5. The end-to-end pedestrian structured information and dependency relationship detection method according to claim 1, wherein the structured information rectangular frame regression method specifically comprises the following steps:

when the resolution of the input graph is 640 × 640, the three decorupled heads respectively have feature graph outputs with different down-sampling scales, and the feature graphs W × H are respectively 20 × 20, 40 × 40 and 80 × 80;

for each cell of one of the feature maps, a corresponding anchor frame anchor is provided; when the feature maps W × H are 20 × 20, respectively, the anchor frame size is 32 × 32, and is consistent with the down-sampling magnification; according to the improved Yolox model, rectangular frame coordinate information [ x _ n y _ n w _ n h _ n ] of structural information n under a certain cell (U _ w, U _ h) is given, and rectangular frame coordinates under actual resolution are calculated by combining anchor frame information of a feature map where the rectangular frame coordinate information is located; wherein x _ n is the x offset of the central point of the rectangular frame relative to the current cell, and y _ n is the y offset of the central point of the rectangular frame relative to the current cell;

in the above calculation formula, only [ x _ n y _ n w _ n h _ n ] is obtained by network prediction, and the others are preset information, so that: the pedestrian structured information rectangular frame is directly obtained by the improved Yolox model, and the accumulation of intermediate errors is avoided without the intermediate result of the pedestrian rectangular frame information.
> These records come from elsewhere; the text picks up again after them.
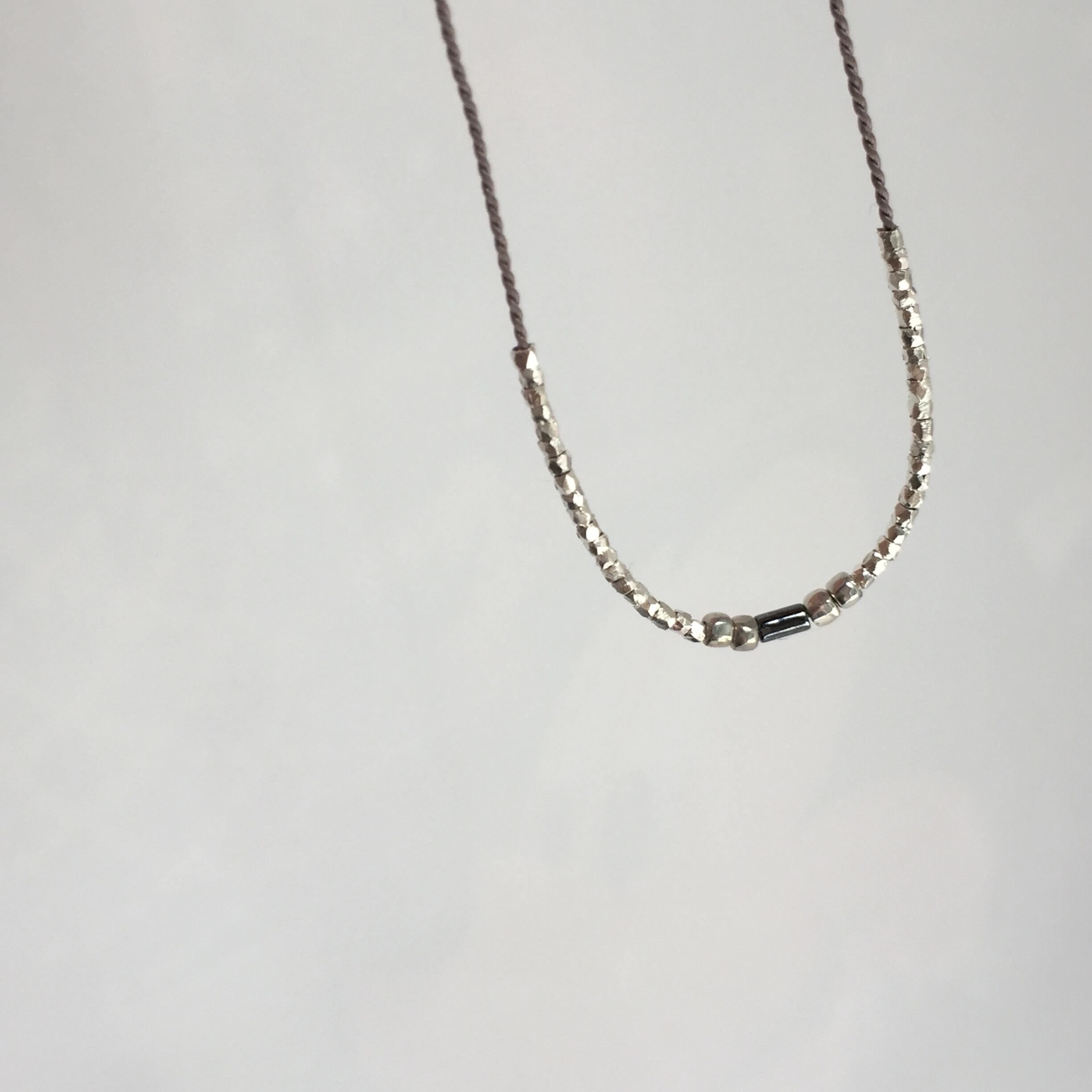 カレンシルバー シルクコードネックレス カレンシルバー シルクコードネックレス
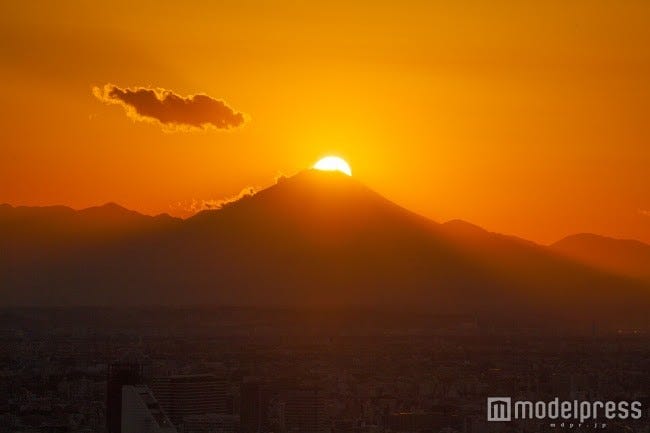 神秘的なダイヤモンド富士&スーパームーンの観測チャンスが到来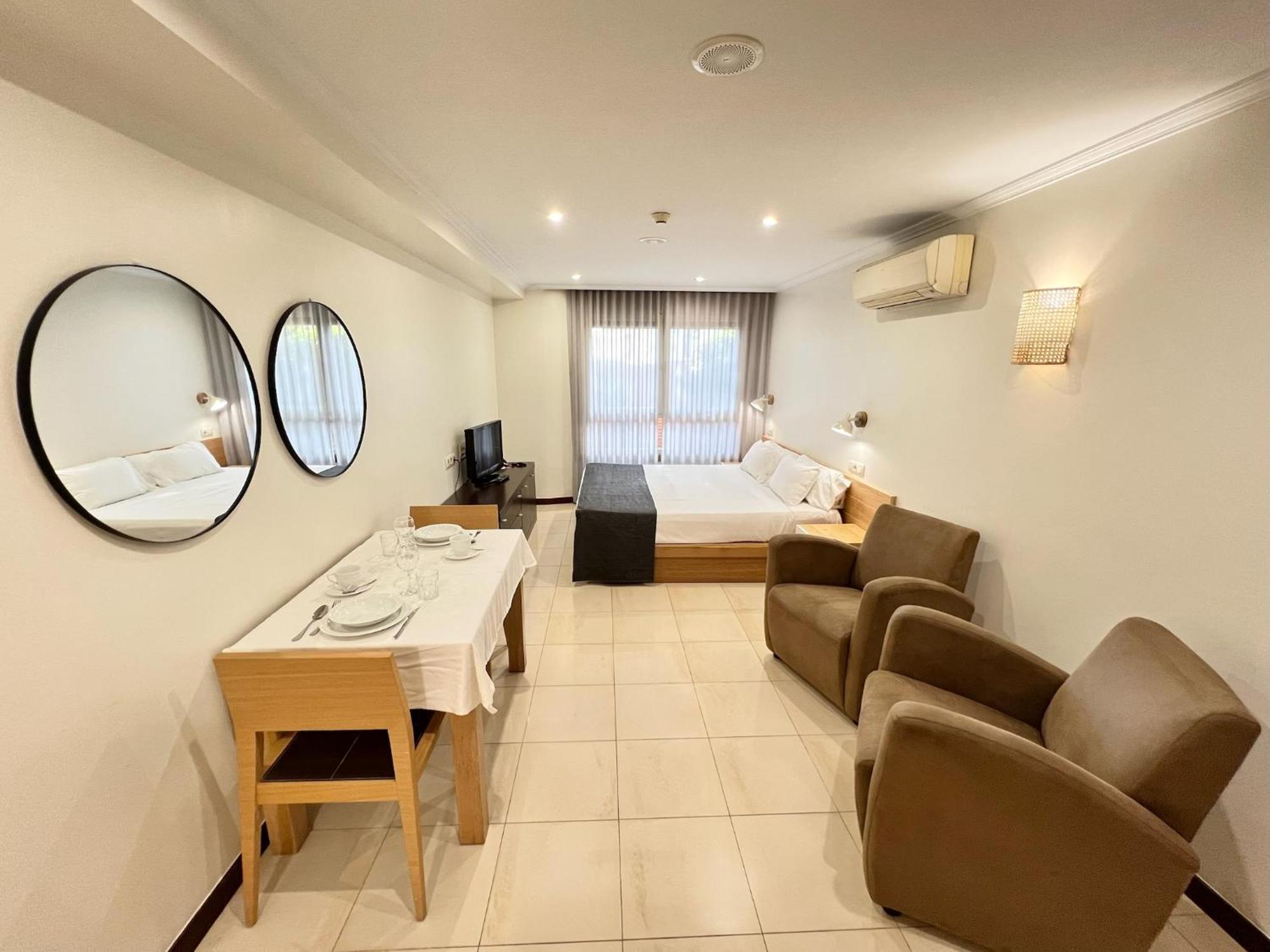 Apartamentos Mediterraneo Real Фуeнхирола Екстериор снимка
6. The end-to-end detection method for the pedestrian structured information and the subordinate relationship thereof according to claim 1, characterized in that for the loss function loss during model training, on the basis of Yolox, a structured information foreground probability loss attr _ obj _ loss and a pedestrian structured information rectangular box regression loss attr _ reg _ loss are added, wherein the structured information foreground probability loss attr _ obj _ loss adopts a cross entropy loss function bceath logitss loss, and the pedestrian structured information rectangular box regression loss attr _ reg _ loss adopts a cross-over ratio loss function ioulos; and adding newly added structured information foreground probability loss attr _ obj _ loss and pedestrian structured information rectangular frame regression loss attr _ reg _ loss to the original loss function to obtain a final loss function.

7. The end-to-end pedestrian structural information and dependency detection method according to claim 1, characterized in that an activation function of the Yolox model is set to relu, and a decoupling head channel coefficient is set to 0.5.

8. A computer-readable medium characterized by: the computer readable medium stores a computer program, which is loaded and executed by a processing module to implement the method for detecting end-to-end pedestrian structural information and its dependency relationship according to any one of claims 1 to 7.